Starting from the first line below, repeat the data exactly through to the last.

Stored items
• • • • • • •

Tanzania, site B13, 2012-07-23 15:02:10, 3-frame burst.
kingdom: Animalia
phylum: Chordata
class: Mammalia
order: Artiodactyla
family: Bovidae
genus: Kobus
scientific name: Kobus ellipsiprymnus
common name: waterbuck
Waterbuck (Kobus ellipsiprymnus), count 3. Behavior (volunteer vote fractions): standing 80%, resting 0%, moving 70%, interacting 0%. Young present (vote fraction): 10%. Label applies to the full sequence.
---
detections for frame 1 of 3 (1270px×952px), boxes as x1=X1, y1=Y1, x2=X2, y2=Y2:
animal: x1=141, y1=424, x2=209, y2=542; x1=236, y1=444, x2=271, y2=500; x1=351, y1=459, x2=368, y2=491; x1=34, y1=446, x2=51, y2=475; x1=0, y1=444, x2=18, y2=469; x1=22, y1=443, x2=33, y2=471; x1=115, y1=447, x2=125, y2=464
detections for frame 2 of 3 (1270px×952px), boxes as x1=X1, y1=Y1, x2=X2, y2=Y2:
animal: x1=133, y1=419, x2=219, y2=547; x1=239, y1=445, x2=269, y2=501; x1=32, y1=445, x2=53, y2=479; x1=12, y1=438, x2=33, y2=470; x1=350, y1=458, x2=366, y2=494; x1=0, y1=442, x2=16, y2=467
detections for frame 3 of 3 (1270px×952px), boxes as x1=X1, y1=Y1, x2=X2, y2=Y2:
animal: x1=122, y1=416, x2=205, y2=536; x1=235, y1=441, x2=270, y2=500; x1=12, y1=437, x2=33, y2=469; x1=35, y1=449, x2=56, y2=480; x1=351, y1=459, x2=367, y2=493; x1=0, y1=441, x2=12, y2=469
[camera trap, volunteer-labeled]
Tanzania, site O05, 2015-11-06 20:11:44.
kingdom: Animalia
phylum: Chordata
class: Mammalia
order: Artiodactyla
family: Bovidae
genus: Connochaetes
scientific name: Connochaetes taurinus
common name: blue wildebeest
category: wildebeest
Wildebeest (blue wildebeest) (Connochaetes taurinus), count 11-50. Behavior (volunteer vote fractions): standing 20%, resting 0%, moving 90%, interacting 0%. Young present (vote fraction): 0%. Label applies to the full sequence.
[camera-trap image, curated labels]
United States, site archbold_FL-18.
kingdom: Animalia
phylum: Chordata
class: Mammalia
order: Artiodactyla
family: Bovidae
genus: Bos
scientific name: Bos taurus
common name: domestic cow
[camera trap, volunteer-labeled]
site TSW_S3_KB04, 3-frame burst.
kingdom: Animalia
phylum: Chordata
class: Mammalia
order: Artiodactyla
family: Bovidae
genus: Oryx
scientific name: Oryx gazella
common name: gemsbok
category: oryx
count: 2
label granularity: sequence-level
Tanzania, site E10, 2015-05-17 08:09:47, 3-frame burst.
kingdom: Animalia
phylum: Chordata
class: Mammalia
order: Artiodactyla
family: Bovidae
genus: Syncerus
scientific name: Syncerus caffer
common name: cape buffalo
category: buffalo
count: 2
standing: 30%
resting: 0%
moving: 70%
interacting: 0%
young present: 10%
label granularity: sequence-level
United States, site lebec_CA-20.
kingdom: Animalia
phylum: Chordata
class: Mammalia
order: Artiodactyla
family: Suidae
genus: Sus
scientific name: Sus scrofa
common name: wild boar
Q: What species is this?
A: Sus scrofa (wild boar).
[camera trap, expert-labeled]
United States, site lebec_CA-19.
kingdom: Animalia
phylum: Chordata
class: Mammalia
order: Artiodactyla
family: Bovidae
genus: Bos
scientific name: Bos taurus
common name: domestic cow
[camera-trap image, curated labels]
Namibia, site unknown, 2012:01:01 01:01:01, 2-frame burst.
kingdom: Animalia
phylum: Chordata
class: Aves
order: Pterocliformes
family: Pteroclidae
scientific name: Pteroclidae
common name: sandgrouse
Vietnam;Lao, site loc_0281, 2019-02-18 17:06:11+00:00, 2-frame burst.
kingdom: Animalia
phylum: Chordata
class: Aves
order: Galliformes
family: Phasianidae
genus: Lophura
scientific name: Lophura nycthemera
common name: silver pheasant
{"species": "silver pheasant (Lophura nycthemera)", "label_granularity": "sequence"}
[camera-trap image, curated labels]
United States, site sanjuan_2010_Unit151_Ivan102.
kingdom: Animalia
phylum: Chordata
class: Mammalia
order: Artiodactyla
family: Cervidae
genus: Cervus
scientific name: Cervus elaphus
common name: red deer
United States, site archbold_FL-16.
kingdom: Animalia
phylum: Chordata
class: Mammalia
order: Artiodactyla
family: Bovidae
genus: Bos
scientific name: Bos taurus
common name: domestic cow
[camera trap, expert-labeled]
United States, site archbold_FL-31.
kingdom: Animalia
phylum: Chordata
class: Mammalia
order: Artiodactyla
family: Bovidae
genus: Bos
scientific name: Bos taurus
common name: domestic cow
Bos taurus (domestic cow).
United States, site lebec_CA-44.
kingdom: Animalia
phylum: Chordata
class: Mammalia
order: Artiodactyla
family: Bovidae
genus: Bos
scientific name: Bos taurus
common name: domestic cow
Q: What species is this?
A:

• • • • • • •

### Result
Tanzania, site B13, 2012-07-23 15:02:10, 3-frame burst.
kingdom: Animalia
phylum: Chordata
class: Mammalia
order: Artiodactyla
family: Bovidae
genus: Kobus
scientific name: Kobus ellipsiprymnus
common name: waterbuck
Waterbuck (Kobus ellipsiprymnus), count 3. Behavior (volunteer vote fractions): standing 80%, resting 0%, moving 70%, interacting 0%. Young present (vote fraction): 10%. Label applies to the full sequence.
---
detections for frame 1 of 3 (1270px×952px), boxes as x1=X1, y1=Y1, x2=X2, y2=Y2:
animal: x1=141, y1=424, x2=209, y2=542; x1=236, y1=444, x2=271, y2=500; x1=351, y1=459, x2=368, y2=491; x1=34, y1=446, x2=51, y2=475; x1=0, y1=444, x2=18, y2=469; x1=22, y1=443, x2=33, y2=471; x1=115, y1=447, x2=125, y2=464
detections for frame 2 of 3 (1270px×952px), boxes as x1=X1, y1=Y1, x2=X2, y2=Y2:
animal: x1=133, y1=419, x2=219, y2=547; x1=239, y1=445, x2=269, y2=501; x1=32, y1=445, x2=53, y2=479; x1=12, y1=438, x2=33, y2=470; x1=350, y1=458, x2=366, y2=494; x1=0, y1=442, x2=16, y2=467
detections for frame 3 of 3 (1270px×952px), boxes as x1=X1, y1=Y1, x2=X2, y2=Y2:
animal: x1=122, y1=416, x2=205, y2=536; x1=235, y1=441, x2=270, y2=500; x1=12, y1=437, x2=33, y2=469; x1=35, y1=449, x2=56, y2=480; x1=351, y1=459, x2=367, y2=493; x1=0, y1=441, x2=12, y2=469
[camera trap, volunteer-labeled]
Tanzania, site O05, 2015-11-06 20:11:44.
kingdom: Animalia
phylum: Chordata
class: Mammalia
order: Artiodactyla
family: Bovidae
genus: Connochaetes
scientific name: Connochaetes taurinus
common name: blue wildebeest
category: wildebeest
Wildebeest (blue wildebeest) (Connochaetes taurinus), count 11-50. Behavior (volunteer vote fractions): standing 20%, resting 0%, moving 90%, interacting 0%. Young present (vote fraction): 0%. Label applies to the full sequence.
[camera-trap image, curated labels]
United States, site archbold_FL-18.
kingdom: Animalia
phylum: Chordata
class: Mammalia
order: Artiodactyla
family: Bovidae
genus: Bos
scientific name: Bos taurus
common name: domestic cow
[camera trap, volunteer-labeled]
site TSW_S3_KB04, 3-frame burst.
kingdom: Animalia
phylum: Chordata
class: Mammalia
order: Artiodactyla
family: Bovidae
genus: Oryx
scientific name: Oryx gazella
common name: gemsbok
category: oryx
count: 2
label granularity: sequence-level
Tanzania, site E10, 2015-05-17 08:09:47, 3-frame burst.
kingdom: Animalia
phylum: Chordata
class: Mammalia
order: Artiodactyla
family: Bovidae
genus: Syncerus
scientific name: Syncerus caffer
common name: cape buffalo
category: buffalo
count: 2
standing: 30%
resting: 0%
moving: 70%
interacting: 0%
young present: 10%
label granularity: sequence-level
United States, site lebec_CA-20.
kingdom: Animalia
phylum: Chordata
class: Mammalia
order: Artiodactyla
family: Suidae
genus: Sus
scientific name: Sus scrofa
common name: wild boar
Q: What species is this?
A: Sus scrofa (wild boar).
[camera trap, expert-labeled]
United States, site lebec_CA-19.
kingdom: Animalia
phylum: Chordata
class: Mammalia
order: Artiodactyla
family: Bovidae
genus: Bos
scientific name: Bos taurus
common name: domestic cow
[camera-trap image, curated labels]
Namibia, site unknown, 2012:01:01 01:01:01, 2-frame burst.
kingdom: Animalia
phylum: Chordata
class: Aves
order: Pterocliformes
family: Pteroclidae
scientific name: Pteroclidae
common name: sandgrouse
Vietnam;Lao, site loc_0281, 2019-02-18 17:06:11+00:00, 2-frame burst.
kingdom: Animalia
phylum: Chordata
class: Aves
order: Galliformes
family: Phasianidae
genus: Lophura
scientific name: Lophura nycthemera
common name: silver pheasant
{"species": "silver pheasant (Lophura nycthemera)", "label_granularity": "sequence"}
[camera-trap image, curated labels]
United States, site sanjuan_2010_Unit151_Ivan102.
kingdom: Animalia
phylum: Chordata
class: Mammalia
order: Artiodactyla
family: Cervidae
genus: Cervus
scientific name: Cervus elaphus
common name: red deer
United States, site archbold_FL-16.
kingdom: Animalia
phylum: Chordata
class: Mammalia
order: Artiodactyla
family: Bovidae
genus: Bos
scientific name: Bos taurus
common name: domestic cow
[camera trap, expert-labeled]
United States, site archbold_FL-31.
kingdom: Animalia
phylum: Chordata
class: Mammalia
order: Artiodactyla
family: Bovidae
genus: Bos
scientific name: Bos taurus
common name: domestic cow
Bos taurus (domestic cow).
United States, site lebec_CA-44.
kingdom: Animalia
phylum: Chordata
class: Mammalia
order: Artiodactyla
family: Bovidae
genus: Bos
scientific name: Bos taurus
common name: domestic cow
Q: What species is this?
A:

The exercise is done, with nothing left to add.